The entire weekend seemed to focus about beauty and loving ourselves.
I mean, isn’t that just selfish? On the surface, it most likely is. Why would we spend so much time trying to love ourselves? Why focus too much on “me” instead of helping the world?
If you’re around me, you probably have been victimized about my debates and surrogate thoughts on the beauty industry and how models and Barbie dolls inflict the young minds of girls everywhere and thus responsible for the twisted morale on beauty.
But, as I’ve dug deeper into the issue, I’ve learned to separate the superficiality of “loving ourselves” and truly loving ourselves.
A good friend of mine sent this quote to me over the weekend and I think I heard this on Mean Girls, “The thing you dislike in other people is the one that you hate about yourself” or something like that. I think that’s the premise of this entry and I hope I get the message through.

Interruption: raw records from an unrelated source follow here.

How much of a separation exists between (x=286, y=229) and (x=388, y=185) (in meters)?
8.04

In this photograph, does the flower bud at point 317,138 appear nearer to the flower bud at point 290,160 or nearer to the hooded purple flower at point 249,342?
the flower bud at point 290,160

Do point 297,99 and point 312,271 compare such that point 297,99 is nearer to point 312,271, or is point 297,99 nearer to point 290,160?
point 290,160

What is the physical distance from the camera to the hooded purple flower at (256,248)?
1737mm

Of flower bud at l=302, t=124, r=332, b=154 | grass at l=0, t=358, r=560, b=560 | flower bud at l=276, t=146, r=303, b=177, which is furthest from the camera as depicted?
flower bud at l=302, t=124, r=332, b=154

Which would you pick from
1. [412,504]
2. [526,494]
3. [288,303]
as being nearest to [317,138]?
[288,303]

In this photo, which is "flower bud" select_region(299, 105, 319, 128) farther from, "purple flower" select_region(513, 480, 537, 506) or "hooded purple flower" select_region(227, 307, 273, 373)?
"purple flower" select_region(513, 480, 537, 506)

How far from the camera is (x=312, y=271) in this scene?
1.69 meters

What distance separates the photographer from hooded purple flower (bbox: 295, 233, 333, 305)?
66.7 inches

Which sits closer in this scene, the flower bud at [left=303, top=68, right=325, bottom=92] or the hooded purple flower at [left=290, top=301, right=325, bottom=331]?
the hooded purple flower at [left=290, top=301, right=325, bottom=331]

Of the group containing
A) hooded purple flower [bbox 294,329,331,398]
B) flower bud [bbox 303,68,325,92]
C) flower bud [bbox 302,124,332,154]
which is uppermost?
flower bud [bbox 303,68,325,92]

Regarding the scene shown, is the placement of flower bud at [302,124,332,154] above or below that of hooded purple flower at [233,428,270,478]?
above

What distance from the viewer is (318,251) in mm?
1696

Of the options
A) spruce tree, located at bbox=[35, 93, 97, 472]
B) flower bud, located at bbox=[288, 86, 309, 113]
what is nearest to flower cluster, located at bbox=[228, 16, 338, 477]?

I mean, for women everywhere, the world is one big high school. There are cliques everywhere and there’s that certain definition of beauty which has gotten tougher over the past years.
As I rack my brain trying to decipher what beauty was for the generations before me and for my eleven year old self, I don’t think it got this bad. I mean, Alicia Silverstone was an icon after all!
So, why the sudden obsessions about becoming stick thin? I really don’t know. I know that most girls think that becoming a size zero equates to being healthy and well-loved.
I know that feeling exactly, a few entries back, I’ve been complaining about people constantly commenting about my weight and how I look healthy primarily because when I was in pre-school when people commented about my weight, it always meant that I was left in the kitchen far longer than I should have been.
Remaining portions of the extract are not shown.